En la canchita del barrio no había reglas ni réferis. Había solamente chicos y chicas corriendo atrás de la pelota. Se encontraban los de adelante con los del fondo, los del sur con los del norte, y ahí, con la bocha rodando entre sus cuerpos agitados, se conocían, se reían, se peleaban y se gustaban.
Esa tarde de otoño, después de haber ido a la escuela, los del norte, del barrio San Lucas, se enfrentaban a los del sur, del barrio Pradera. Ya había algo de pica entre ellos, que a esa altura habían armado casi un clásico de los jueves a la tarde, aunque rotaran los jugadores, porque siempre había ausencias y otros que los suplantaban. Eso sí, los chicos no permitían que los grandes, es decir, los de secundaria, entraran a jugar en los equipos, ellos tenían la cancha disponible otros días y horarios.
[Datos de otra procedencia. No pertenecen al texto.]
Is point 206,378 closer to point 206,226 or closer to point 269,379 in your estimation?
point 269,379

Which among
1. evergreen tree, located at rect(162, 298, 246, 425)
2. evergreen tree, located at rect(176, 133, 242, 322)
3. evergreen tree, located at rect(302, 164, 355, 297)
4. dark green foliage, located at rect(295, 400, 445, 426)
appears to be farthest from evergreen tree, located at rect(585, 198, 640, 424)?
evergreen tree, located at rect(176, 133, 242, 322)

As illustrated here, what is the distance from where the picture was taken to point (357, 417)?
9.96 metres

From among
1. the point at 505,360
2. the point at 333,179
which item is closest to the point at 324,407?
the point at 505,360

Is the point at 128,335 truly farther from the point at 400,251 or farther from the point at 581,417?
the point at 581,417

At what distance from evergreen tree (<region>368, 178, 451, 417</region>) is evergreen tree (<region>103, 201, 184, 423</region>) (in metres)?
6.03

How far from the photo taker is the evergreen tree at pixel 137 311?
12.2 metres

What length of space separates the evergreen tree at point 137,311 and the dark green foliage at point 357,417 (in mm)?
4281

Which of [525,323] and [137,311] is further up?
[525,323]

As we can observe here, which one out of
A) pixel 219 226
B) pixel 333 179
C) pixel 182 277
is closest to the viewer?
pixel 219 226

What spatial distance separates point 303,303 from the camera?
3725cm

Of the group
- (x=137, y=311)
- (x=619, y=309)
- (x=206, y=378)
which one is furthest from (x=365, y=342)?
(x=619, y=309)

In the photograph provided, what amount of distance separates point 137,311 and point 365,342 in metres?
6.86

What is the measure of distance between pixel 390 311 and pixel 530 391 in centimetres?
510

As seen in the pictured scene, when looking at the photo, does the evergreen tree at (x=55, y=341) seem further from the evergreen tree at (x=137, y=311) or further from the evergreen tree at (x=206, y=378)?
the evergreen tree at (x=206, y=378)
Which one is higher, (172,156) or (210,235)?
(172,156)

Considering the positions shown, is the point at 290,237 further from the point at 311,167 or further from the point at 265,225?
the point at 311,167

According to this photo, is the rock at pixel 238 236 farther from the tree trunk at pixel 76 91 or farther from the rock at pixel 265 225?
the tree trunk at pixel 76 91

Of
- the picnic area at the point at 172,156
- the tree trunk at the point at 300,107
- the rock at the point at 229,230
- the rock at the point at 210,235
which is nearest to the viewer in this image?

En el equipo del norte, comandado por Martina, había ido a jugar Ramita, amigo de su hermano Chicho. Ramita, que no era muy astuto, y carecía de todo tipo de habilidad deportiva, agarró la pelota con ambas manos para que no se le escapara en el medio del partido, la estacionó frente a sus pies y la pateó bajo un alboroto de sus rivales que gritaban “¡mano! ¡Fue mano!”. Él no entendía del todo qué había hecho mal, pero notaba que sus propios compañeros lamentaban su ejecución.
—¿Sos tarado, Ramita, o qué? —Martina lo retó.
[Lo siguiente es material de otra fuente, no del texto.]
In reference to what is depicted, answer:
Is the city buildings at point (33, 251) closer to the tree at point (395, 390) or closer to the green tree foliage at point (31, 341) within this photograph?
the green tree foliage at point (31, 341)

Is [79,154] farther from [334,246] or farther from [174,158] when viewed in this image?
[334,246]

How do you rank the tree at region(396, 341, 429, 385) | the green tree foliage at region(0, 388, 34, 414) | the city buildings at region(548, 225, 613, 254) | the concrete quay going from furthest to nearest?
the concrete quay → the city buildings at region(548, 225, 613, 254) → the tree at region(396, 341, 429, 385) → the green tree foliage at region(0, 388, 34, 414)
—¿Hice algo mal? —le preguntó Ramita a Chicho, su amigo del alma, que también tenía aspecto decepcionado.
—La agarraste con las manos —contestó Chicho, cabizbajo.
—No entendés el juego, bobo. Salí, o vamos a perder por tu culpa —sentenció Martina y, acto seguido, se dio vuelta y miró a la grada, donde había solamente un chico más de su barrio al que convocó de un grito—. ¡Rodri! ¡Eh, vení, jugá para nuestro equipo! —y luego volvió hacia Ramita—. Vos ándate afuera, no jugás más.
Ramita, escondiendo el llanto y la vergüenza, salió de la cancha directo hacia donde estaba su reemplazante. Chicho, en actitud similar a la de su hermana, festejó el ingreso de Rodrigo, que jugaba más o menos bien y no era tonto como Ramita y lo saludó con la mano. Martina, la mayor del equipo, le dijo de qué posición jugar y lo acomodó en la cancha.
Sin embargo, fue tanta la mala suerte de Rodrigo, que en la primera pelota que recibió, también sintió una patada de atrás que lo hizo caer de bruces contra el suelo y soltó un grito estridente que se oyó a una cuadra de la cancha. El partido se detuvo, y los dos equipos se acercaron a ver su estado: Rodrigo lloraba en el piso y le dolía mucho la rodilla. El rival que le había pegado recibía insultos de sus rivales y le pedía disculpas a Rodrigo sin frenar a tomar aire.
Martina no sabía qué hacer. Era muy competitiva y su máximo deseo era ganar a toda costa. Sabía que con un jugador menos era imposible, y aunque algunos de secundaria que el año anterior jugaban con ellos estaban afuera, no podía convocarlos. Le susurró algo a Chicho al oído y éste fue corriendo hacia su amigo.
—Ramita. Dice mi hermana que podés entrar, pero no podés tocarla con las manos y tenés que patearla siempre que puedas para adelante. Y quedarte abajo a defender.
Ramita volvió a llorar, pero esta vez de emoción. Hizo la señal de la cruz para invocar la ayuda celestial y entró corriendo a la cancha bajo aplausos irónicos de los más grandes, que él tomó por genuinos y retribuyó un saludo con los brazos en alto.